Cirurgião vascular aborda os sinais que podem surgir de forma discreta e os fatores que aumentam o risco

Inchaço em uma das pernas, dor, sensação de peso e aumento da temperatura local estão entre os sinais que merecem atenção. Essas alterações podem aparecer de forma isolada e, em alguns casos, serem confundidas com desconfortos comuns do dia a dia.

No Dia Nacional de Combate e Prevenção à Trombose, celebrado nesta quarta-feira (16), o cirurgião vascular do Hospital São Mateus, Jorge Novak, orienta sobre a importância de observar mudanças sem causa aparente, principalmente quando atingem apenas um dos membros inferiores.

“Às vezes, o paciente percebe apenas um inchaço diferente ou uma dor que não costumava sentir. O importante é não banalizar uma alteração persistente, principalmente quando ela aparece em apenas uma das pernas”, pondera.

Na forma venosa profunda, o coágulo se desenvolve em uma veia, com maior frequência nos membros inferiores. Uma das principais complicações ocorre quando parte dele se desprende e chega aos pulmões, podendo provocar uma embolia pulmonar.

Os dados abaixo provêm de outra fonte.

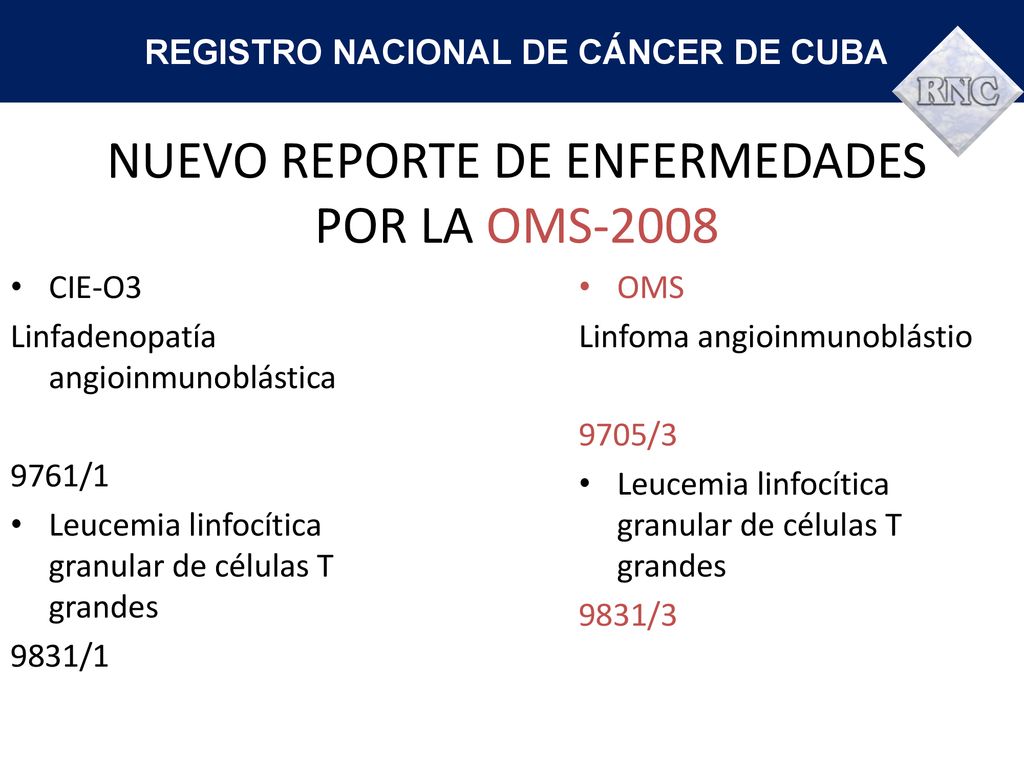 REGISTRO NACIONAL DE CÁNCER DE CUBA

RNC

NUEVO REPORTE DE ENFERMEDADES POR LA OMS-2008

• CIE-O3

Linfadenopatía angioinmunoblástica

9761/1

• Leucemia linfocítica granular de células T grandes

9831/1

• OMS

Linfoma angioinmunoblástio

9705/3

• Leucemia linfocítica granular de células T grandes

9831/3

Risco pode resultar de vários fatores

Cirurgias recentes, internações, períodos prolongados de imobilidade, câncer, obesidade, gravidez e pós-parto estão entre as situações associadas a uma maior predisposição. Histórico pessoal ou familiar e alterações da coagulação também devem ser considerados.

Hábitos cotidianos também entram nessa avaliação. Passar muito tempo sem movimentar as pernas, tabagismo e sedentarismo podem contribuir para a formação de coágulos, especialmente quando associados a outros fatores.

“O risco não depende necessariamente de uma única condição. Muitas vezes, existe uma combinação de fatores. Por isso, conhecer o próprio histórico e informar ao médico situações como cirurgias recentes, uso de hormônios ou episódios anteriores é importante para avaliar a necessidade de medidas preventivas”, observa.

Atenção às mudanças

Manter-se fisicamente ativo, evitar longos períodos de imobilidade, controlar o peso e não fumar estão entre os cuidados que ajudam na prevenção. Em situações específicas, medidas adicionais podem ser indicadas após avaliação médica.

Além dos sintomas nas pernas, falta de ar súbita, dor no peito, aceleração dos batimentos ou desmaio exigem atendimento imediato, pois podem estar relacionados a uma embolia pulmonar.

“Prevenção também passa por conhecer os sinais e procurar atendimento quando alguma coisa foge do habitual. Quanto mais cedo o quadro é identificado, mais rapidamente é possível iniciar a abordagem adequada e reduzir o risco de complicações”, pontua Jorge Novak.